On Thu, 2022-09-22 at 17:21 +0100, Lorenz Bauer wrote:
> On Thu, 22 Sep 2022, at 16:39, Roberto Sassu wrote:
> > Yes, true. Not sure if it makes sense to backport it to stable
> > versions
> > (probably not). Or alternatively, for older versions we could
> > ensure
> > that the fd is for read/write, even if as you said, there is a risk
> > of
> > breakage of existing applications. It seems unlikely that this
> > could
> > happen, as libbpf still does not support requesting a read-only fd,
> > although one could create an ad-hoc function to set the appropriate
> > parameters for the bpf() system call.
>
> You can create a r-o fd via bpf_map_create if you pass
> map_flags=BPF_F_RDONLY unfortunately.

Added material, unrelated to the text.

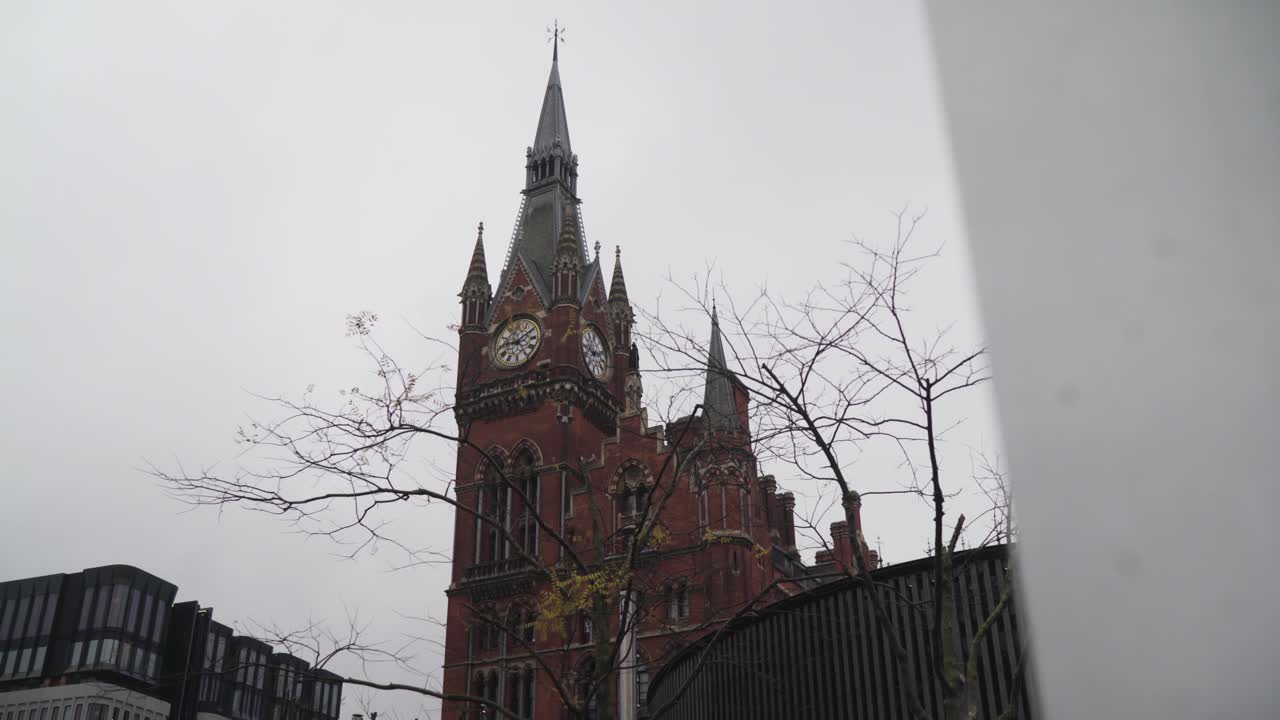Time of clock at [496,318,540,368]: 9:09
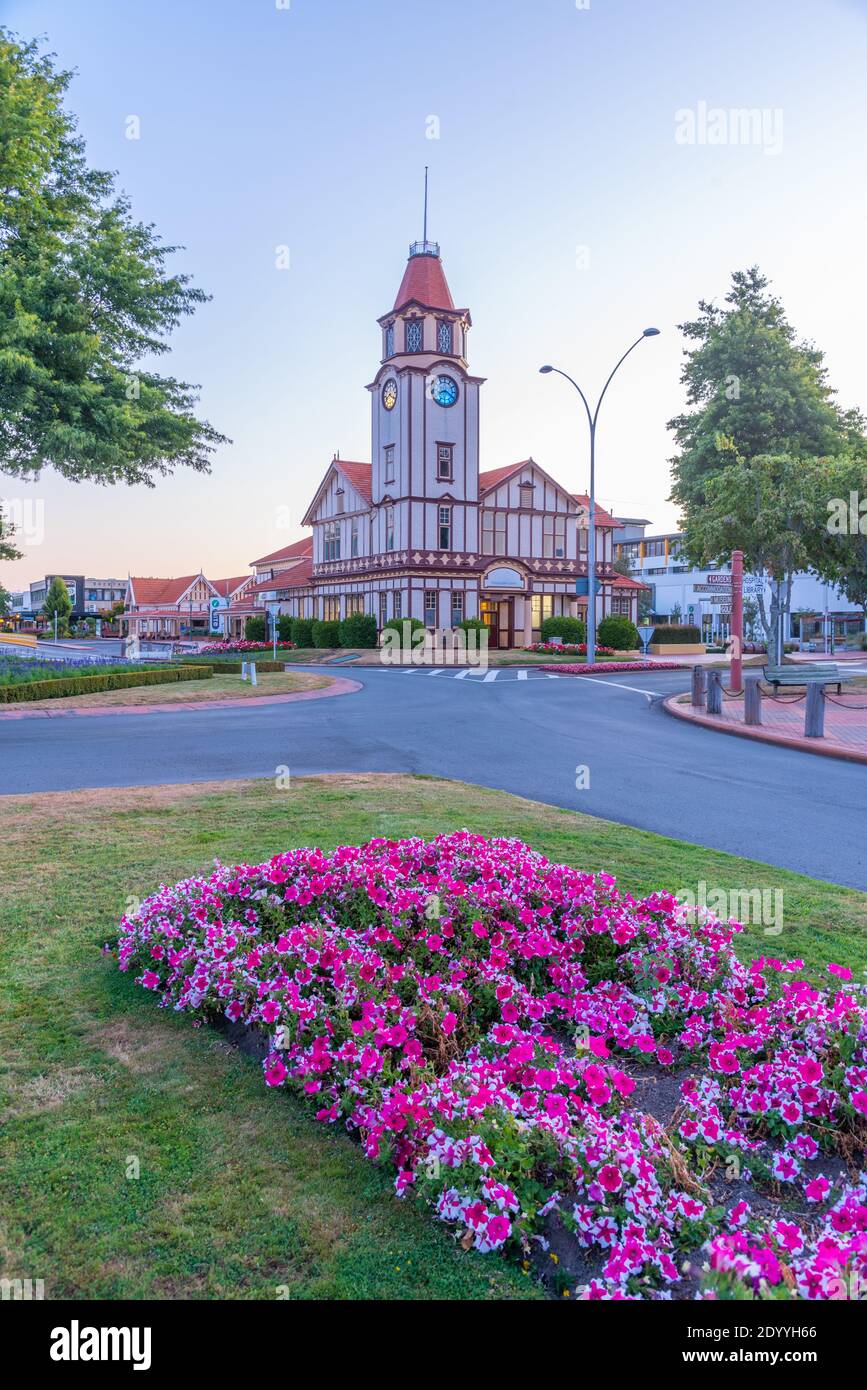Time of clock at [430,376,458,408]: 8:20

Were you thinking of OBJ_GET
> when you refer to libbpf?
Oh, right.
To be more precise, bpf_map_get_fd_by_id() does not support yet getting
a read-only fd. bpf_obj_get_opts() was recently introduced for this
purpose.
> Actually, if it may help, I could send my version of the fix I
> > developed to validate the idea. I also wrote the tests.
>
> Yes please, I have also have a WIP patch that seems to work, but I'm
> curious what you came up with. Tests would also be great, mine are
> kinda janky.
Ok.
> The ability to access the path of a pinned map does not give you
> > the
> > ability to access the map itself.
>
> I think there is a subtlety here I don't get.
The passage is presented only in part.